Levi refiere que los supervivientes de la primera selección observan a los deportados con asombro, dice más adelante. No parecen hombres, sino espectros: la cabeza inclinada, la mirada humillada, los brazos rígidos. Sucios, silenciosos, caminan torpemente en pequeñas formaciones de tres: «Nosotros nos mirábamos sin decir palabra. Todo era incomprensible y loco, pero habíamos comprendido algo. Esta era la metamorfosis que nos esperaba. Mañana mismo seríamos nosotros una cosa así». No es descabellado pensar que mientras Abrahán subía al monte Moriá, con Isaac maniatado y preparado para el sacrificio, especuló que la orden de asesinar a su hijo constituía una locura incomprensible. Su sumisión no expresa confianza, sino una dramática pérdida de autonomía moral y un temor ilimitado. La función del Lager es lograr algo semejante: obediencia ciega, terror, muerte en vida. Primo Levi nos proporciona una precisa descripción de ese estado de humillación e indefensión que solemos identificar con el infierno: «Hoy, en nuestro tiempo, el infierno debe ser así, una sala grande y vacía y nosotros cansados teniendo que estar en pie, y hay un grifo que gotea y el agua no se puede beber, y esperamos algo realmente terrible y no sucede nada y sigue sin suceder nada. ¿Cómo vamos a pensar? No se puede pensar ya, es como estar ya muerto. Algunos se sientan en el suelo. El tiempo transcurre gota a gota».

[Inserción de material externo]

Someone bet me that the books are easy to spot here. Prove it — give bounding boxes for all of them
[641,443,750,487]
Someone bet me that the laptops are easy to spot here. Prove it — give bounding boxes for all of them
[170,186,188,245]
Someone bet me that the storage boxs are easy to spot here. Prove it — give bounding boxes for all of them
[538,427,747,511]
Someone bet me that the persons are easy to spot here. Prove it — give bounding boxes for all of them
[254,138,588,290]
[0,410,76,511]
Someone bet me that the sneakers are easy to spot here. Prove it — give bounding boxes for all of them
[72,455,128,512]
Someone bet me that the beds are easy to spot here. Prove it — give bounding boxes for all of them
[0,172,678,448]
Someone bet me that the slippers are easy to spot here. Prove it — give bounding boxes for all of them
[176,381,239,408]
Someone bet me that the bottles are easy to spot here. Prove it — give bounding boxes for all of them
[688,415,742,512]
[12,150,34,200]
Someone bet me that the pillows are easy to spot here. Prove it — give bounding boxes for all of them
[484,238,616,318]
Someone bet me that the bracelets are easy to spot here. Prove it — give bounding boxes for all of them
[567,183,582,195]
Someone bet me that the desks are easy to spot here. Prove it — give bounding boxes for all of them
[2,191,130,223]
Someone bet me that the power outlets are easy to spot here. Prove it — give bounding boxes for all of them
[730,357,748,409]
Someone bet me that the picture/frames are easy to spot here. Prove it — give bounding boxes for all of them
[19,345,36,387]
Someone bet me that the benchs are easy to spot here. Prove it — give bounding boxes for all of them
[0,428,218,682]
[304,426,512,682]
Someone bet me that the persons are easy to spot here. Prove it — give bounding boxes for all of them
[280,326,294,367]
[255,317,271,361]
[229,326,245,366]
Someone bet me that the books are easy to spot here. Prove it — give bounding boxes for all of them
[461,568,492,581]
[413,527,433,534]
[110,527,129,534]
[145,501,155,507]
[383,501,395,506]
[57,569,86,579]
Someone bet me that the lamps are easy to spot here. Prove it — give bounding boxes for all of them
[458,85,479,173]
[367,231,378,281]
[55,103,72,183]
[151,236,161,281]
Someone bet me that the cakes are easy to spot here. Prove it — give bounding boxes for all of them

Por esas fechas, añade el profesor Narbona, Primo Levi es un joven con estudios de química y con escasas dotes como partisano. Cree en la razón. Cree en el hombre. Nunca llegará a abdicar de ese ideario. No caerá en el pesimismo antropológico, ni flirteará con la misantropía, pero la llegada a Auschwitz lo sitúa «al otro lado», en un territorio opaco, arbitrario, dominado por una penumbra moral hasta entonces desconocida. ¿Cómo pudo sobrevivir ese humanismo racionalista entre las alambradas, librándolo del nihilismo de un Jean Améry o la desesperación de Paul Celan? Sólo podemos seguir el rastro de sus palabras, buscando una respuesta que siempre resultará insuficiente, pues no existen palabras capaces de reflejar el grado cero de humanidad asignado a las víctimas del poder totalitario.
Narbona promete una segunda parte a su artículo. La subiré al blog en cuanto se publique.
Narbona promete una segunda parte a su artículo. La subiré al blog en cuanto se publique.
3 comentarios:
Verdaderamente interesante...
Ya la simple imagen con que ilustras tu entrada merece mi aplauso, Francisco. Por lo demás, decirte que muy interesante y que creo también firmemente,como pareces, que la única salvación está en el humanismo y en la cultura, mirando e indagando siempre en las raíces, en los cimientos de esta Europa que no acaba de fraguar. Un saludo.
Muchas gracias, Balbina y Mark, por vuestros siempre amables comentarios. En todo caso, el mérito es de quienes yo reseño, no mío. Un saludo muy afectuoso a ambos.